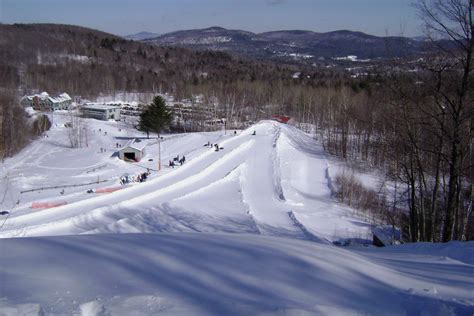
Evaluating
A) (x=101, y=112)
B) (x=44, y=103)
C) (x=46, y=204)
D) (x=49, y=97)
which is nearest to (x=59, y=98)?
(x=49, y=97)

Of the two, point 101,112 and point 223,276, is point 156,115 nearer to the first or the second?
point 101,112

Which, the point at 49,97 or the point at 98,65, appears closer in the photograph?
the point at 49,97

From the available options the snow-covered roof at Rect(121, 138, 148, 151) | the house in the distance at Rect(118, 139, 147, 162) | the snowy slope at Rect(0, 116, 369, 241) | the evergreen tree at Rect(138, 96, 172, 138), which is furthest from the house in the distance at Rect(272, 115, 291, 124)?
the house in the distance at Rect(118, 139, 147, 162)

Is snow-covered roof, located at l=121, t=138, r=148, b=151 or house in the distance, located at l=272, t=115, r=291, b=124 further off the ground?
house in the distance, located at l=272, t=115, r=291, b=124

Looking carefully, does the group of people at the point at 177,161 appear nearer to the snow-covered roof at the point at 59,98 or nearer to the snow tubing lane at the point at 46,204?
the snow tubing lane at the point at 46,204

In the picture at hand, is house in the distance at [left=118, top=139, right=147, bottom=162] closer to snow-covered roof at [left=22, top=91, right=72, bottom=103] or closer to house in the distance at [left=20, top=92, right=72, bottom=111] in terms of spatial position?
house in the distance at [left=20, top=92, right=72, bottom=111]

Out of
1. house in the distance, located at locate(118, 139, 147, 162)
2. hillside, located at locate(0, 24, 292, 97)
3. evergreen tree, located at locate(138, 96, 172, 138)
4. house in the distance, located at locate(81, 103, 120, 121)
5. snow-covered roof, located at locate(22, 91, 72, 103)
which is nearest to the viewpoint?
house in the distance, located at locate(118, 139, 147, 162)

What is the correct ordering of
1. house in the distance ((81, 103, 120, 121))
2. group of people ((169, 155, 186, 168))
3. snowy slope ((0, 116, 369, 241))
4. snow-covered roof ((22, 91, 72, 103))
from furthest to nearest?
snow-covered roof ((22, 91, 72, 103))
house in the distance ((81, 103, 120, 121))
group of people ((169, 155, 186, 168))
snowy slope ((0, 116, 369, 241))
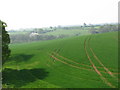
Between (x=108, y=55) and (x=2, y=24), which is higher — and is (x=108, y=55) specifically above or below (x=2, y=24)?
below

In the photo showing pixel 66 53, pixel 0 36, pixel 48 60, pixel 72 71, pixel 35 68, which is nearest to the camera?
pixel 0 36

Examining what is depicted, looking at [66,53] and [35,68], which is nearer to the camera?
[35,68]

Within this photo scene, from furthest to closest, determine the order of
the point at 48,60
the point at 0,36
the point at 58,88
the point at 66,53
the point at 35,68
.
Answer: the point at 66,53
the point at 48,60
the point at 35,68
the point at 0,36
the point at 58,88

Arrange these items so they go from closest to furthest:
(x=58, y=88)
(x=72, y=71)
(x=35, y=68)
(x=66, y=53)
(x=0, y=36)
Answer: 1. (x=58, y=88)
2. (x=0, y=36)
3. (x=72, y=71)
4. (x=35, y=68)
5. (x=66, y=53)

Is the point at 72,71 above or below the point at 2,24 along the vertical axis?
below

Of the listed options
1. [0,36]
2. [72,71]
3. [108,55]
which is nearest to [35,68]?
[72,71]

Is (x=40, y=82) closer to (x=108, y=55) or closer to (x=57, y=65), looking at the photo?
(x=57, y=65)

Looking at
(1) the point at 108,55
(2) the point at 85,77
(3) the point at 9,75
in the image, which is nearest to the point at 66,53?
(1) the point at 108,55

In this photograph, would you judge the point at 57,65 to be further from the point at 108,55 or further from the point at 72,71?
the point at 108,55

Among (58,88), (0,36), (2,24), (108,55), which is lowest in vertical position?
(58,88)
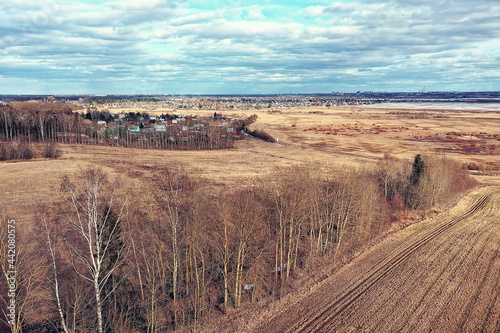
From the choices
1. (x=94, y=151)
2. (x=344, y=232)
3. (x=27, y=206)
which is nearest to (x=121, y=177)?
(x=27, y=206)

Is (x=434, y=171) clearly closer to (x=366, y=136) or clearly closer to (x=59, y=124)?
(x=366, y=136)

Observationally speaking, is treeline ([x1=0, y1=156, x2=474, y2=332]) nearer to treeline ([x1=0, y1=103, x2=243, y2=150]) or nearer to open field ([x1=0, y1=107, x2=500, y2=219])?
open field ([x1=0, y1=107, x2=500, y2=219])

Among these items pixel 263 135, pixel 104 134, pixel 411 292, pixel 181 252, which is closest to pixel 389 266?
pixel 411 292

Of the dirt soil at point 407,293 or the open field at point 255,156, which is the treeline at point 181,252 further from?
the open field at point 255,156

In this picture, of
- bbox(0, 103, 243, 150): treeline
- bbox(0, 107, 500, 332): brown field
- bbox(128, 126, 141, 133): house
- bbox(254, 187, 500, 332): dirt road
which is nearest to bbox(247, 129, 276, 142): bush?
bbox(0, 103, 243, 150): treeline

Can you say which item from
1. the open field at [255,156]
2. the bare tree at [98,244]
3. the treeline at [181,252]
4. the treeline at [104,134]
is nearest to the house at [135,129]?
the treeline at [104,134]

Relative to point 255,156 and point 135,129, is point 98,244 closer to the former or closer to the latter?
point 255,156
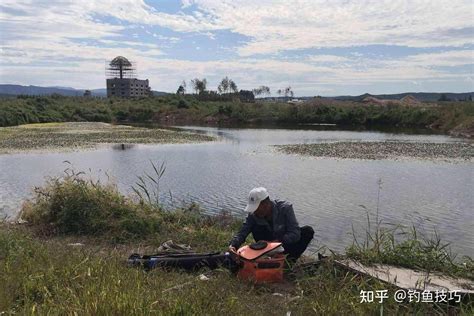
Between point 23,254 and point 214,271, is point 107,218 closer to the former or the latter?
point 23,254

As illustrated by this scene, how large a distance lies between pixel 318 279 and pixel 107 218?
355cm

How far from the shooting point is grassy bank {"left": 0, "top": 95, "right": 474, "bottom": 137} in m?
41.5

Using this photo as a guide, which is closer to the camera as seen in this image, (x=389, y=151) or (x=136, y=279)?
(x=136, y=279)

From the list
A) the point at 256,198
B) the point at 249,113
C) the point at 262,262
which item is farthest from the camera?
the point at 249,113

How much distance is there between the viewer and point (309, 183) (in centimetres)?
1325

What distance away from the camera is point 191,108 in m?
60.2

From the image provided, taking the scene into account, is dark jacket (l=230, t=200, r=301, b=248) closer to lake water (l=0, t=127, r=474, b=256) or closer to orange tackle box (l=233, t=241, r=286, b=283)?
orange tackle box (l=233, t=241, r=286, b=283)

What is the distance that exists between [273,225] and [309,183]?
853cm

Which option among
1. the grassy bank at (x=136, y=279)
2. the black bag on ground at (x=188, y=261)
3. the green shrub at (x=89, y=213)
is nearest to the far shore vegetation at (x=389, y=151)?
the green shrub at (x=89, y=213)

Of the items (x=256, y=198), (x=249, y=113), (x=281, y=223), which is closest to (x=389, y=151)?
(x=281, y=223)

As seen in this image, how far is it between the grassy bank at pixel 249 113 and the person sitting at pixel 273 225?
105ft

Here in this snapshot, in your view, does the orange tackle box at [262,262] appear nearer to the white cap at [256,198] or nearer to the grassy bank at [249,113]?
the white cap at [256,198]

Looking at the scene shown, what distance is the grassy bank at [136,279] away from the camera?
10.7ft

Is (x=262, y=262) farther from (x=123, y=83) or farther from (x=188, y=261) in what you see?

==

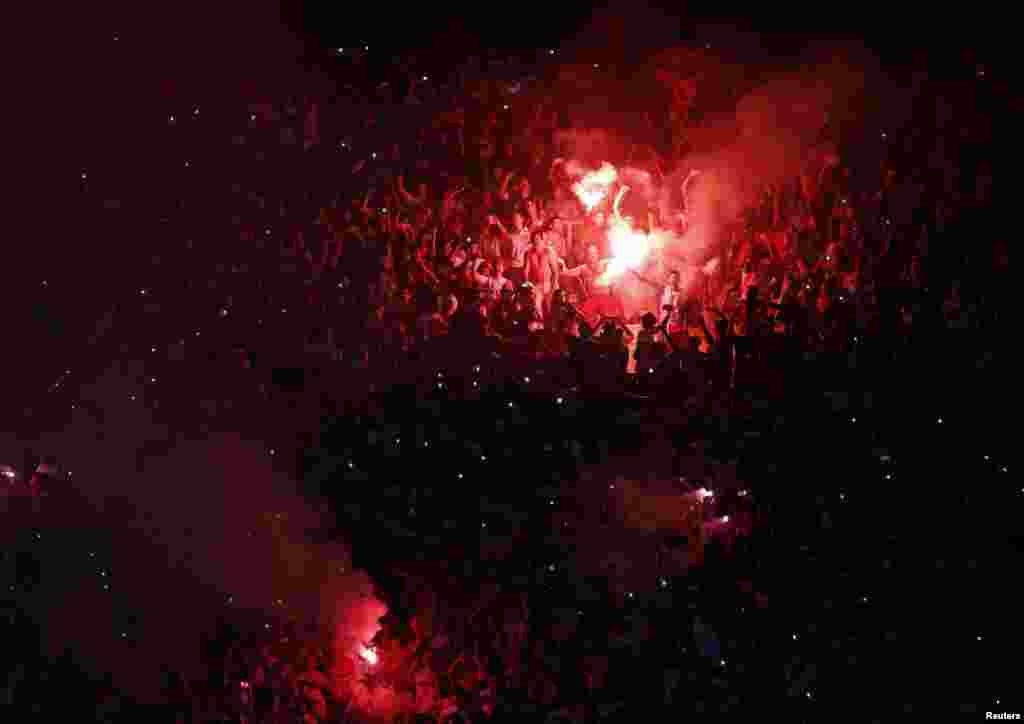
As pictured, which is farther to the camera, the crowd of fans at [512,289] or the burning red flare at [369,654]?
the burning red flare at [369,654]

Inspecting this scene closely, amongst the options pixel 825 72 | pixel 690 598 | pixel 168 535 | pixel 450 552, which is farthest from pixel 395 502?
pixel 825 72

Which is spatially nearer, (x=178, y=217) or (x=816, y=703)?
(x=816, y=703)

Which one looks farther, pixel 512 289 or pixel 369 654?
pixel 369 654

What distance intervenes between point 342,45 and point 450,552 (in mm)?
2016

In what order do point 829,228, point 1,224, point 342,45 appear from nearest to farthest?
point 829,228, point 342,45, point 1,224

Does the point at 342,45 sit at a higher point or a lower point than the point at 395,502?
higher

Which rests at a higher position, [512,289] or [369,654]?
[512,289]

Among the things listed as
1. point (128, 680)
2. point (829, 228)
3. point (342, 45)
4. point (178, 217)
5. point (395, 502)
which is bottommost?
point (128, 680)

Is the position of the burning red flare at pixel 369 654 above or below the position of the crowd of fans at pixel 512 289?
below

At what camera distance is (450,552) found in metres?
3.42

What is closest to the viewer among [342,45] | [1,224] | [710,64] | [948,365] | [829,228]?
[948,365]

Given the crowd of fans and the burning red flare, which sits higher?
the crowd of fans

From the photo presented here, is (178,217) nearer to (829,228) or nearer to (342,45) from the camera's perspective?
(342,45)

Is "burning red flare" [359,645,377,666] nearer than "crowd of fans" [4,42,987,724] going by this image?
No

* * *

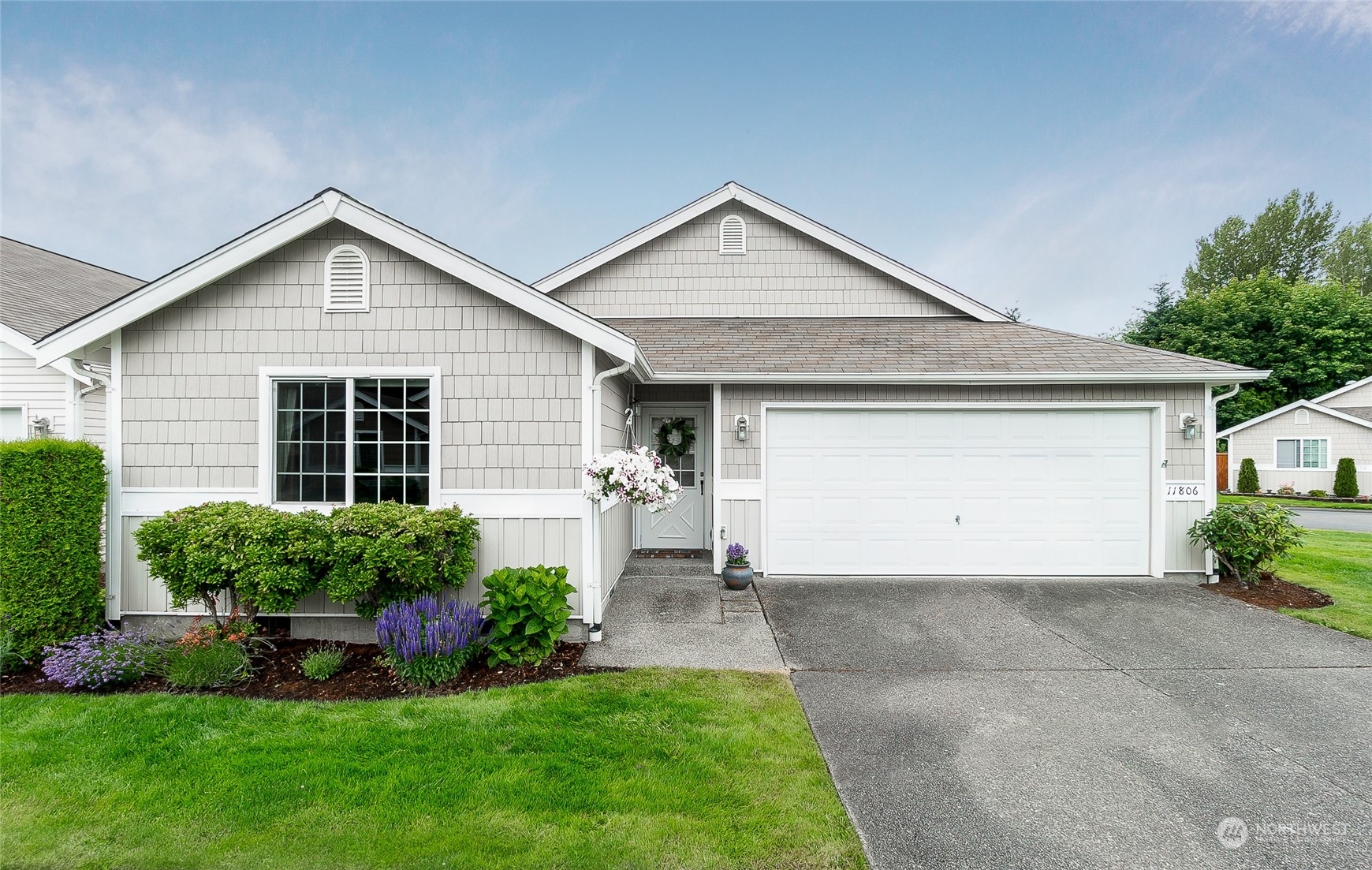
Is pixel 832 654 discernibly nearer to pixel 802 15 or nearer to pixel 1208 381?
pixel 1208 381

(What you are asked to do) Please state how many of the lines above contain the word "farther". Give only the number.

(Result) 3